A Terceira Lua Cheia Brasileira

Autor(a): Giovana Cardoso


Volume 1

Capítulo 4: Luzes e Sombras

"Em cada batida do coração de pedra, ecoa a melodia da redenção, enquanto um herói amaldiçoado busca quebrar as correntes do passado e encontrar a verdadeira força que reside em seu interior."

(Coração de Pedra, Krisha Mari)

 

13ª Lua Cheia do ano 1646

Lua do Lume, dia 9

 

 

Akemi despertou com os primeiros raios da manhã filtrando-se pelas frestas das ruínas do templo Yumi. A luz tocava o chão de pedra como dedos hesitantes, revelando o pó suspenso no ar. Com um gemido abafado, sentou-se devagar, lutando contra a tontura. Uma dor aguda atravessou seu abdômen. Ao tocar o local, sentiu a textura áspera de um curativo improvisado. Alguém a havia tratado. Disso, agora, tinha certeza.

A mente ainda embaralhada buscava fragmentos do que acontecera. Tentou ajustar a armadura frouxa sobre o corpo, mas o esforço lhe escapou pelos dedos. Ao lado, suas espadas jaziam como cães fiéis à espera. Esticou-se e as agarrou, sentindo o metal frio trazer-lhe alguma segurança. Não sabia quanto tempo se passara desde o confronto, mas a intuição sussurrava que soldados do império ainda podiam estar por perto.

Movendo-se entre os escombros com a leveza de quem aprendeu a sobreviver nas sombras, manteve-se rente às paredes quebradas, espionando o exterior pelas fendas. Nenhum movimento. Nenhuma voz. Mas, ao se aproximar das portas semidestruídas do templo, o arrepio na espinha veio antes da ameaça.

Girou, empunhando as espadas num reflexo afiado. Mas era tarde demais.

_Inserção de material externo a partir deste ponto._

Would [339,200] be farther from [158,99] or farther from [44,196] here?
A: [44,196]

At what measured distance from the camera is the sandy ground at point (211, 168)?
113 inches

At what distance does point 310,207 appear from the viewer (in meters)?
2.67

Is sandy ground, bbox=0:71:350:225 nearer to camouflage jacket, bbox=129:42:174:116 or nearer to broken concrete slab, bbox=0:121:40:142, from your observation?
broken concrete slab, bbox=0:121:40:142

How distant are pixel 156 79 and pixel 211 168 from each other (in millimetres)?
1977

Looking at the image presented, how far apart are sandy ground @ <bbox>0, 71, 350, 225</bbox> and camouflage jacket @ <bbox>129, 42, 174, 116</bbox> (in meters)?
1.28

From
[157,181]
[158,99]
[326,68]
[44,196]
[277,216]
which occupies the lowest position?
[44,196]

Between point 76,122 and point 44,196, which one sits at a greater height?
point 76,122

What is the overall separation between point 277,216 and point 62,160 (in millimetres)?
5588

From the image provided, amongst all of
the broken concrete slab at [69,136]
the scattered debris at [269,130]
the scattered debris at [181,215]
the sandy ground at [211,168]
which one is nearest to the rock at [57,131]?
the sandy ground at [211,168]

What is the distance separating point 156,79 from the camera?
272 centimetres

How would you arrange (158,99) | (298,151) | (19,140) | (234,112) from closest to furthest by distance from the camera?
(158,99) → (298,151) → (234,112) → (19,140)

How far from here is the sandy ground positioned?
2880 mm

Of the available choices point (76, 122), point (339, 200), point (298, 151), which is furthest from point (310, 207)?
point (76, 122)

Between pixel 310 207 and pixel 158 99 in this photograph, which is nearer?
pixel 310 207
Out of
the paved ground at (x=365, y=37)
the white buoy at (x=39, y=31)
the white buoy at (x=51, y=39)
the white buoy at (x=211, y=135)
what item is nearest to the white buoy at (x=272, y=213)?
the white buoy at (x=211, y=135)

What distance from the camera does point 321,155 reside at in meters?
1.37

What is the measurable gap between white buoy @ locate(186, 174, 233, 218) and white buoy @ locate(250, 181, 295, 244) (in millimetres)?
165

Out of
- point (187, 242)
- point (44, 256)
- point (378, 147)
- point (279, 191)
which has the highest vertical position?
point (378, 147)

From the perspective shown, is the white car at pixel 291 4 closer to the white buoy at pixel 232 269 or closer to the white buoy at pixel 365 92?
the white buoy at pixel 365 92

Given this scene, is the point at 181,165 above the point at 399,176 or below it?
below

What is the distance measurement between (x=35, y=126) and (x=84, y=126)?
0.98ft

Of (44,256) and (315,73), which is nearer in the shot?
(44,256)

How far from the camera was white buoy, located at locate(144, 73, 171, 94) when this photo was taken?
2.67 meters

Sombras líquidas deslizaram pelo chão e subiram por suas pernas, imobilizando seus braços com firmeza sobrenatural. Era como se a própria escuridão a tivesse engolido.

— Devo admitir... estou impressionado — disse uma voz profunda, surgida do nada. — Raramente conseguem sentir minha presença.

As trevas ao redor se adensaram, tornaram-se quase sólidas. Akemi mal conseguia distinguir formas. Virou-se em direção à voz, os olhos buscando algo entre o negrume.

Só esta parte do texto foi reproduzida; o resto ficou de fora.